Yes, I've used it live. I ended up coming to the conclusion that Binance was rigged and that they were forward trading me.
If you want to learn a bit about algo-trading, a good place to start is John Ehler's books. Caveat: You'll need to have a decent foundation of maths under your belt, or be prepared to learn it.
I haven't decided if I'll actually go through with it, but as a learning experience, I've been thinking about making little rewrites of some command line utilities (and maybe some original ones if I get any ideas) that output NestedText, instead of normal unstructured text. NestedText looks like a really cool data format. It's basically exactly what I wished Yaml was, and the reference implementation is in Python so maybe it could be fun. Plus it'd give me a reason to try out the really cool looking Typer library.
Hello all. I am new to lemmyband to python. I am currently just learning and have an interest in AI so figured it would be nice to understand some of programming behind it. I also just have always wanted to learn but fear of it won out until now. I am just doing the intro stuff but hopefully I can contribute more to the conversation in the future. For now I learn!
Edit: I deleted my prior post as I thought I was in the wrong thread. Woops. Sorry about thT.
I'm rewriting a site of single-page tools from Flask to Django. I need user roles management as I plan to open the site up to customers/vendors. It's nothing fancy, mostly calling and processing other peoples' APIs. I'm not a SysAdmin at all, and the most basic AWS set up stuff is taking up way more of my time than I'd anticipated! lol.
One-man operation, so there's no DevOps to help or anything. I'm not even a dev, I just make tools to do what I need.
Currently working on a massive cookiecutter template to scaffold into all kinds of python projects, including ML, API/backend work, GUIs, python SDKs and such. The fun part is actually about configuring all of the dependencies and make it as modular as possible, giving the choice between poetry and pdm for the dependency management, black and yapf for the formatting, pyflakes, ruff and pylama for the linting etc.
I do my research in python so I'm currently working on some ways to evaluate/measure generalization problems in machine learning for rotating machinary-based data (ball bearing faults atm)
I need to work on refactoring a plugin I made for MusicBrainz Picard that lets you submit chosen tags (typically genres) to matching entities on the site.
For work I do a lot of ETL and data matching from multiple different sources (mostly text files extracted out of databases). St home built a library for the ebay api to pull significant others sales data so she can use it for taxes.

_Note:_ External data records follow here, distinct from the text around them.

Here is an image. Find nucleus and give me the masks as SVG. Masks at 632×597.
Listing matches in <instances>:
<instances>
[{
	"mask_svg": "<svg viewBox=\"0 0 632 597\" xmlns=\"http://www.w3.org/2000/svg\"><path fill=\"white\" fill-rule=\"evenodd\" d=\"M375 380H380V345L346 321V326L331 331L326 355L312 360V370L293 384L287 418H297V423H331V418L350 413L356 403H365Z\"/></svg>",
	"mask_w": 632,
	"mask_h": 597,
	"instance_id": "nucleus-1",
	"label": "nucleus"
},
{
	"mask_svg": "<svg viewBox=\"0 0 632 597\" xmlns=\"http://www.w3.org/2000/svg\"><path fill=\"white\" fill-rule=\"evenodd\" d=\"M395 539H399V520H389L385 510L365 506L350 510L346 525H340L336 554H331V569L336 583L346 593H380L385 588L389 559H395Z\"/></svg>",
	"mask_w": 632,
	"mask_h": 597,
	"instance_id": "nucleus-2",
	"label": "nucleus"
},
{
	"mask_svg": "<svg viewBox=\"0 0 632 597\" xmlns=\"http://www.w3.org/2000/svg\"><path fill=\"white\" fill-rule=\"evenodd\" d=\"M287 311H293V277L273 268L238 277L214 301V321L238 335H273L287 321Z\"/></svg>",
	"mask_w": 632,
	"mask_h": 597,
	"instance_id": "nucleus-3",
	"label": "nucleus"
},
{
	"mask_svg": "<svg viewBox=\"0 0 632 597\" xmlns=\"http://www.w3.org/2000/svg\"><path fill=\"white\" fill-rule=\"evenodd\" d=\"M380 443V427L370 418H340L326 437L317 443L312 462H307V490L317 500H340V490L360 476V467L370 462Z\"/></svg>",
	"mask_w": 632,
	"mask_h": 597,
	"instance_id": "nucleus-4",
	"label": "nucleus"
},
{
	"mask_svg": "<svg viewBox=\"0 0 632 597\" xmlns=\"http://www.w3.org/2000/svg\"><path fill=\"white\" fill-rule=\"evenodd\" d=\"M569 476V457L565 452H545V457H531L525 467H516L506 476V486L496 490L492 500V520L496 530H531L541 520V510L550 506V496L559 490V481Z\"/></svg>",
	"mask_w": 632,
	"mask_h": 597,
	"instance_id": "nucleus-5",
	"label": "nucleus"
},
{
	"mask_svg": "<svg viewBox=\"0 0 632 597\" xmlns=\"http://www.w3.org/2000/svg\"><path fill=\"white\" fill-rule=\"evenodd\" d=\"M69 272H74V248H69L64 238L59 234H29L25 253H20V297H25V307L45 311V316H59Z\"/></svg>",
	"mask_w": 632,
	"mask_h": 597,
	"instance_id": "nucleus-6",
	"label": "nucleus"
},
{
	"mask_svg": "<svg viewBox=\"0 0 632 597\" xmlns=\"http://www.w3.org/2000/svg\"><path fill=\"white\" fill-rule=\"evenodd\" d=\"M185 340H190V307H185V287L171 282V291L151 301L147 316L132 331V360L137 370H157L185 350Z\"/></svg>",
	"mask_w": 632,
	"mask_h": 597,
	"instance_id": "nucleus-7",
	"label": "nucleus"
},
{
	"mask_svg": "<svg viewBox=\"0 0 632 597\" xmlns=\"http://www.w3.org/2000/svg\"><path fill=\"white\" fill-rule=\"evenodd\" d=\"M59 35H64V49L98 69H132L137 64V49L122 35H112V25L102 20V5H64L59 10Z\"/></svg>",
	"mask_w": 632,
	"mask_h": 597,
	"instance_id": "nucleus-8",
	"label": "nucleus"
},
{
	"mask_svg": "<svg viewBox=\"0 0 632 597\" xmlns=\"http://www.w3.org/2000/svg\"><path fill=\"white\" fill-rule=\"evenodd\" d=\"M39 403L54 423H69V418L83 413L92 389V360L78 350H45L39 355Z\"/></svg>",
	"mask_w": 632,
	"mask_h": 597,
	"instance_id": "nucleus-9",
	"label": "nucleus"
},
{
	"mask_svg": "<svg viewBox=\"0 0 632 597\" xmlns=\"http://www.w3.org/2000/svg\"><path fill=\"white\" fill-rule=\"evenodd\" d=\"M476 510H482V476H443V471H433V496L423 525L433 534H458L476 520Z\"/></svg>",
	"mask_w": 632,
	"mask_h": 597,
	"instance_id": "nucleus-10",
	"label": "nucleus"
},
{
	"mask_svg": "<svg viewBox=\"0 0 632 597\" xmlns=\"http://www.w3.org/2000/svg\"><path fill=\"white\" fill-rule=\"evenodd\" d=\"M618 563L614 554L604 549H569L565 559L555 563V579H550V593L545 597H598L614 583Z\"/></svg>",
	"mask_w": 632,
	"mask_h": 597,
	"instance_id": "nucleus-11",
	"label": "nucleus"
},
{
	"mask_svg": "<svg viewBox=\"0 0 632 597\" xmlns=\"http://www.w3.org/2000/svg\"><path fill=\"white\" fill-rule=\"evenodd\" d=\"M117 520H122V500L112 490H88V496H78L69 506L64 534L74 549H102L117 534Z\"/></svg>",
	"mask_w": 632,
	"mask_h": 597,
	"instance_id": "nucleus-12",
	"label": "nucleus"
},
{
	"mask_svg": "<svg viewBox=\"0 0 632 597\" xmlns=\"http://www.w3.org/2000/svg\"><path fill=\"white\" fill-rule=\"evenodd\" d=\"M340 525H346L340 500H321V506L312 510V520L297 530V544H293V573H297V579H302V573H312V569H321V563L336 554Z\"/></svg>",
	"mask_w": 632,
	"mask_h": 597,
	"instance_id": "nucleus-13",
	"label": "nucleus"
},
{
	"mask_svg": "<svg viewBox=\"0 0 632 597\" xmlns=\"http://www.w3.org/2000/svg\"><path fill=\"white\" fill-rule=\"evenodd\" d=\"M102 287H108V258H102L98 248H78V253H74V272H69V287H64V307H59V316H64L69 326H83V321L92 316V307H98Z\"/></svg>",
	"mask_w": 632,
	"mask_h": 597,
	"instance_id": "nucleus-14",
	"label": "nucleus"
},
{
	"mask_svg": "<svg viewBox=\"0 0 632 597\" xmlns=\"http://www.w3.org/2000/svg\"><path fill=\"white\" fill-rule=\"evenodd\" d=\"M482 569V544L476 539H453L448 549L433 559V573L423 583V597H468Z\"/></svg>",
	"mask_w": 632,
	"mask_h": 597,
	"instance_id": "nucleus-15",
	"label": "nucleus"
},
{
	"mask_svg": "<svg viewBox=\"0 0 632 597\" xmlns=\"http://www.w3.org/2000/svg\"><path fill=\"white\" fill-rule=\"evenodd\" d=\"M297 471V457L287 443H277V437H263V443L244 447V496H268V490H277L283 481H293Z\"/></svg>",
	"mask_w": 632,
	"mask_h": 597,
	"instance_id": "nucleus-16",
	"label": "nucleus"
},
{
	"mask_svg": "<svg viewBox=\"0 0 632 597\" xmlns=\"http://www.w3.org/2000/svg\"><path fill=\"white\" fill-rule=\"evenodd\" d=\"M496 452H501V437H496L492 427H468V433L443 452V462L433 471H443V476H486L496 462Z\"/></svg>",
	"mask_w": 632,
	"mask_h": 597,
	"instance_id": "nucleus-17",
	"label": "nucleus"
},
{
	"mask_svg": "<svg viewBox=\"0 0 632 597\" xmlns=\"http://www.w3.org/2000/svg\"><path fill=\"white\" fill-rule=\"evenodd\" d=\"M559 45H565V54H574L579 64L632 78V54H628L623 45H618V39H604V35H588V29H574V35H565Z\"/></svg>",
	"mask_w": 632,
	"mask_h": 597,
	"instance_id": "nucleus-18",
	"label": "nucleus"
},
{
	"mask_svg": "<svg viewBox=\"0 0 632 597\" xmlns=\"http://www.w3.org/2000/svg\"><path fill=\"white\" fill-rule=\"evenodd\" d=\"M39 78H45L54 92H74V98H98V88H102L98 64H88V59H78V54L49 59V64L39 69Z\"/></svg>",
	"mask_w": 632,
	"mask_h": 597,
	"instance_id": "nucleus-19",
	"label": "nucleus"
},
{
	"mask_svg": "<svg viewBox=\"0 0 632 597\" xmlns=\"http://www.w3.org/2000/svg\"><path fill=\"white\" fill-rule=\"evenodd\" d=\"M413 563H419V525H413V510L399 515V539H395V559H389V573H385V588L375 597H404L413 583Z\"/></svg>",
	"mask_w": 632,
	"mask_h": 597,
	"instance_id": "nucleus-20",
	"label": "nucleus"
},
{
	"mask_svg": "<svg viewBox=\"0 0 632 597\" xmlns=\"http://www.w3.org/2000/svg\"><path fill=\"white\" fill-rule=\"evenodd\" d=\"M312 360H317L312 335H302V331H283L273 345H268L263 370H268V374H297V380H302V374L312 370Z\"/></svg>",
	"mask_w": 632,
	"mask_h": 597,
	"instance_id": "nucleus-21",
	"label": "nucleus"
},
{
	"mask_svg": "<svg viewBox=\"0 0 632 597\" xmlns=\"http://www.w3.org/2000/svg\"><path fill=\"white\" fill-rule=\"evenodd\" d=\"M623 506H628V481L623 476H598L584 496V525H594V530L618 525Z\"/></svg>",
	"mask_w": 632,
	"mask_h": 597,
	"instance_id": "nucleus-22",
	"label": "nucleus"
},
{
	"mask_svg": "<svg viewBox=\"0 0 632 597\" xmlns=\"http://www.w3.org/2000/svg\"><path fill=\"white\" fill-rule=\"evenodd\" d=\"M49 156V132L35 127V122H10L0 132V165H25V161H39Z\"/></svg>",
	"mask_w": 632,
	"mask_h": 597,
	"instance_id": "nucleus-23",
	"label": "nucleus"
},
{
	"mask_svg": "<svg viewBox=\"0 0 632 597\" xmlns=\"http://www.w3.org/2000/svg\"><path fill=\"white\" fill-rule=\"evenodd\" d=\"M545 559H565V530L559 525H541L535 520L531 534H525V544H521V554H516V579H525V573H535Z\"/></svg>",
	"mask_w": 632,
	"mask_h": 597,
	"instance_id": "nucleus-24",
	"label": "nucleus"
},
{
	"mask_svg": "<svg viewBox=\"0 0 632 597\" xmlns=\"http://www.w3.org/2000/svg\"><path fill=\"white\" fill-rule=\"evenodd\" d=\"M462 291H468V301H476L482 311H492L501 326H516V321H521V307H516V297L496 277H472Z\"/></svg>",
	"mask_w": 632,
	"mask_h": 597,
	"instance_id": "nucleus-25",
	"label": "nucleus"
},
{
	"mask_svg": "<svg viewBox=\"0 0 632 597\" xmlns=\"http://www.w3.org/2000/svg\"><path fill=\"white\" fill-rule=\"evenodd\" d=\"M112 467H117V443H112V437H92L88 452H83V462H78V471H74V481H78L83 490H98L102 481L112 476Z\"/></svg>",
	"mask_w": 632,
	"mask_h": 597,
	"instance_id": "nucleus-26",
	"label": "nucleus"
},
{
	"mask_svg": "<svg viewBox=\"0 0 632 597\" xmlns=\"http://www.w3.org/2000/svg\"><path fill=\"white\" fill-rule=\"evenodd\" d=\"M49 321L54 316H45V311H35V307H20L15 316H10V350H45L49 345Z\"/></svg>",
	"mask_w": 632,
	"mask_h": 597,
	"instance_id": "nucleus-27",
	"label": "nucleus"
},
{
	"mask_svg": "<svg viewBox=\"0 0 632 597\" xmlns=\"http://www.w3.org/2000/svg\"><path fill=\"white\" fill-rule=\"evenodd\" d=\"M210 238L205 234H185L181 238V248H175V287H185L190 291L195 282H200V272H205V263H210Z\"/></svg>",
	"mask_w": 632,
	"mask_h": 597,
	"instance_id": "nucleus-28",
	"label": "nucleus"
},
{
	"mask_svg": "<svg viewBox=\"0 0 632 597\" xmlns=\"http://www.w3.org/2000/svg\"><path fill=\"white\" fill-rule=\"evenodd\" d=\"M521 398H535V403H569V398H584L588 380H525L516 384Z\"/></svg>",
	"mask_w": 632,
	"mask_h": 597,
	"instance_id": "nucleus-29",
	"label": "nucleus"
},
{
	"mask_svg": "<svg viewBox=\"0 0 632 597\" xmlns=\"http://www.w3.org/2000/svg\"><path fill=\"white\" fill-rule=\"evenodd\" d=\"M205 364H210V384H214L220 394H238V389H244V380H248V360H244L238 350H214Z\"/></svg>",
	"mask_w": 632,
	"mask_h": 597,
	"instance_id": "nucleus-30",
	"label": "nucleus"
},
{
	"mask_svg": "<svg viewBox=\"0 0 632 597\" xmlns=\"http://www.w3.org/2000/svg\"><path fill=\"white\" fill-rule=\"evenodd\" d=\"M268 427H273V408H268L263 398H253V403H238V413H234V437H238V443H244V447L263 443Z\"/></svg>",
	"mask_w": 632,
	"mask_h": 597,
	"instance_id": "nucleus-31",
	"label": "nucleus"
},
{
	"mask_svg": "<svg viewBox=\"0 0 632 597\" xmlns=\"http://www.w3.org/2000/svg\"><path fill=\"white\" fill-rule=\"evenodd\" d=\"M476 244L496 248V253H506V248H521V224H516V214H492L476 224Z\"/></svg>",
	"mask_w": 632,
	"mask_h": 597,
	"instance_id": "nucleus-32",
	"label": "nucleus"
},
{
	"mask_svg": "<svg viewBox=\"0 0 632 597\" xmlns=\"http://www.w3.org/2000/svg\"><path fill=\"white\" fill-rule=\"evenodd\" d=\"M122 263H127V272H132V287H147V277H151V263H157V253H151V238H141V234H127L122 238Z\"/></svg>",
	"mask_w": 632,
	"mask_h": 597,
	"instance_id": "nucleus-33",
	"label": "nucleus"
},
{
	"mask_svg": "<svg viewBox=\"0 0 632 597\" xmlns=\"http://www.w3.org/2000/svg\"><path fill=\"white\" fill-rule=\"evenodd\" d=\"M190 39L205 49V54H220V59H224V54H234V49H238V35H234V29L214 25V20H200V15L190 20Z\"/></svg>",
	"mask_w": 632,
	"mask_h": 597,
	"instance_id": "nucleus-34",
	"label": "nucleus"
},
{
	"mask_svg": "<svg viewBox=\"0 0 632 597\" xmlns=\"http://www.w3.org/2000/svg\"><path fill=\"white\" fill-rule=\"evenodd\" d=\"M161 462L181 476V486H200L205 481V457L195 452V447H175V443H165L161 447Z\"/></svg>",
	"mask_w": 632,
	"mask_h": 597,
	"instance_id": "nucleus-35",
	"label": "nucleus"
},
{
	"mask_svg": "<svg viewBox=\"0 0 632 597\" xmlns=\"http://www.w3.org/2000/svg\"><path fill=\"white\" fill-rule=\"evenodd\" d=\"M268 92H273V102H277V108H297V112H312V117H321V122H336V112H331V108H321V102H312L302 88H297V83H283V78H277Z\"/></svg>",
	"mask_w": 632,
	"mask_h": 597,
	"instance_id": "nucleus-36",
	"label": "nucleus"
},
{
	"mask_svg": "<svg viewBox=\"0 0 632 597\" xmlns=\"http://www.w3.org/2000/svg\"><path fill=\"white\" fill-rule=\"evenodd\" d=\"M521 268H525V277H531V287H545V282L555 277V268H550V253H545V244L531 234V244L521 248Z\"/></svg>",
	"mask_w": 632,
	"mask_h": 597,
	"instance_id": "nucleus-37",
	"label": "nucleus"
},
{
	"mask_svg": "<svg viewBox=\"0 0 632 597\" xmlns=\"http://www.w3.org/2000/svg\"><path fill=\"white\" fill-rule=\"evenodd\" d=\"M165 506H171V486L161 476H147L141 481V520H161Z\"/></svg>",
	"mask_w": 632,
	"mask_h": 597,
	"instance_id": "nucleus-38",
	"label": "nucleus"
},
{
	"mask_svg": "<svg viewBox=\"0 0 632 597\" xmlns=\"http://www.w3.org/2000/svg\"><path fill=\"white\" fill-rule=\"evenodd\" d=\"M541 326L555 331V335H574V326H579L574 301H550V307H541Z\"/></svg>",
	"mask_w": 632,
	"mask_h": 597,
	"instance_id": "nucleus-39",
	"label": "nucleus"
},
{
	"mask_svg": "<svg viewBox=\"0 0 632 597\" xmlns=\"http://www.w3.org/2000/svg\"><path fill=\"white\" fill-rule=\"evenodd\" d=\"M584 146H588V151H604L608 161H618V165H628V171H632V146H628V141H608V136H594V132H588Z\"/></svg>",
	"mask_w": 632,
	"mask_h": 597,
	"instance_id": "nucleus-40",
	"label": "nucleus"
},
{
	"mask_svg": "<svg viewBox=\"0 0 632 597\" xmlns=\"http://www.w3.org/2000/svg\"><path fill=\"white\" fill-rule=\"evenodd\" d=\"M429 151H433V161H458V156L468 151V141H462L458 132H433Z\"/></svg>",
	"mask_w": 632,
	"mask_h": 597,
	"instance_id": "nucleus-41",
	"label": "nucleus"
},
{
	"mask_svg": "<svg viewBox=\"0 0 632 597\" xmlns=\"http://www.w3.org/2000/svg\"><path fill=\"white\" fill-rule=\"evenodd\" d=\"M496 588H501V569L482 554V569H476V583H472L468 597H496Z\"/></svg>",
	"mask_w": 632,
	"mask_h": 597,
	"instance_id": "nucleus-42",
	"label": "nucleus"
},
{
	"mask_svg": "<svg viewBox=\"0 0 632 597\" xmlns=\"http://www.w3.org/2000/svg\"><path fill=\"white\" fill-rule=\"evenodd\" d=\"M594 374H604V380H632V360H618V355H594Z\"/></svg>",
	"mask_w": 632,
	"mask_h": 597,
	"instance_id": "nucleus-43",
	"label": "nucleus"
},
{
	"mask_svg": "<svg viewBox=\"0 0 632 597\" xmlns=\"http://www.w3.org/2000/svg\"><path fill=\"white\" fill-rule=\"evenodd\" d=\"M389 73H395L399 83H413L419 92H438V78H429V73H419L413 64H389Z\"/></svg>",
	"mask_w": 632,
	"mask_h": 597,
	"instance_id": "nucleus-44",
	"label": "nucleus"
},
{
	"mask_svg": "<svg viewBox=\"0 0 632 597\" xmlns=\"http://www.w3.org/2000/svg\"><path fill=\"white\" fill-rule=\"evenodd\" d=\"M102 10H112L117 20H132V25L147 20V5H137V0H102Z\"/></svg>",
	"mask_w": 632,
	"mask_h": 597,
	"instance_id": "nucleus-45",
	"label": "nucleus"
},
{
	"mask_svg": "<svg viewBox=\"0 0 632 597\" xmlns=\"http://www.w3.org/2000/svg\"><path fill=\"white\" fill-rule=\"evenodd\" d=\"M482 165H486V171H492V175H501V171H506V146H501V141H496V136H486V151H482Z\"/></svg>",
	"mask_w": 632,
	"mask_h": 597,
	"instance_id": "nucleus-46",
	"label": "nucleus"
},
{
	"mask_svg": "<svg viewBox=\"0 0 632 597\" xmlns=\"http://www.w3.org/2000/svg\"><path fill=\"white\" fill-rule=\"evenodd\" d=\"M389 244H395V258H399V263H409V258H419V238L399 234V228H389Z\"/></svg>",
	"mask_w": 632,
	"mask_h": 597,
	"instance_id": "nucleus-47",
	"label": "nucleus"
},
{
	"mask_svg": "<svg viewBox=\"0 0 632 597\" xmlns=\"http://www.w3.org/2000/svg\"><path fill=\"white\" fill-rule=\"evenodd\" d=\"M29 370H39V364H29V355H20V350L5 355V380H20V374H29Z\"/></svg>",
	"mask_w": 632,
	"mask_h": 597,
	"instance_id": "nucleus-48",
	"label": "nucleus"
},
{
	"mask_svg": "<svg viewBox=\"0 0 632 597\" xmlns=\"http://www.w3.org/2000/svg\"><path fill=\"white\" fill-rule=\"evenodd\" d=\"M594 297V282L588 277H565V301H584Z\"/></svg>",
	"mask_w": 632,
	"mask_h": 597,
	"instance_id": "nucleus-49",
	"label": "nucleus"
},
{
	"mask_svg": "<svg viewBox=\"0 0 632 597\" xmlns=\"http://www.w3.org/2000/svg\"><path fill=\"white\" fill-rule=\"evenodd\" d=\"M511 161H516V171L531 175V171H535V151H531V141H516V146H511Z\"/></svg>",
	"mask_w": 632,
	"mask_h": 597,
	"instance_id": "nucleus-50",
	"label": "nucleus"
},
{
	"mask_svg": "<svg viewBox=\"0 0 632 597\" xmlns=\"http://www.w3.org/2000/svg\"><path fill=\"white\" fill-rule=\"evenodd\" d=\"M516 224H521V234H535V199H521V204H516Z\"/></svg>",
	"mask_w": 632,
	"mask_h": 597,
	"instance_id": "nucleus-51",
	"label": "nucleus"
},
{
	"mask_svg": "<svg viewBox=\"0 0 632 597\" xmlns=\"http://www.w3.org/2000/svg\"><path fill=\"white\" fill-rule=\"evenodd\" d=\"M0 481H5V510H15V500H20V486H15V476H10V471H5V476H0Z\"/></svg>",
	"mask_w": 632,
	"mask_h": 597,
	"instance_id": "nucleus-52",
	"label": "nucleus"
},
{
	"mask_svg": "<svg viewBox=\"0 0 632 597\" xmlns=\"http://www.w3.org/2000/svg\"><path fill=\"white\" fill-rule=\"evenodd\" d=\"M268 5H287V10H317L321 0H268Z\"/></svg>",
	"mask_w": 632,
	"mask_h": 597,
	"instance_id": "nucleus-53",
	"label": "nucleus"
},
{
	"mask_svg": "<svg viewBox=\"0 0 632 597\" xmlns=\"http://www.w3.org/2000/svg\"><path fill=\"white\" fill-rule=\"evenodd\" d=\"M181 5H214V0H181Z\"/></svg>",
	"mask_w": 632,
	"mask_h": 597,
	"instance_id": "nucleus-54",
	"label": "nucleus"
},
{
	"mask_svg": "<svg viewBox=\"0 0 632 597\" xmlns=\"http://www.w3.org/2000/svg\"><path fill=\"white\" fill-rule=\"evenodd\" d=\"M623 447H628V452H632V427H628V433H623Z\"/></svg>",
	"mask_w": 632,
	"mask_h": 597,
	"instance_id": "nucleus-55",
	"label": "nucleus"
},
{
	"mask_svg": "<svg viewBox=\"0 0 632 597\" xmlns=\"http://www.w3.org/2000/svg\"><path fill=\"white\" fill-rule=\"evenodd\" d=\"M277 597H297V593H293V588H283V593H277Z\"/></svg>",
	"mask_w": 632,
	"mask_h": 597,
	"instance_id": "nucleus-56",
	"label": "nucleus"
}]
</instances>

Currently extracting data visualizations for Tournesol project (project aiming to evaluate youtube videos by the community, giving his data open (when user allows it))
I made a script using flask to generate an Opening and a Closing report based on stuff i did through chatgpt, then if i like it i can send it to our slack channel with one click. I am a very introverted person and hate communicating lol.
On the main "script" i have lots of microservices, including an overview of my stocks (gain,price, and return in euros instead of dollars) and a location updater for people at work since again i hate talking to people and they can see what i am up to.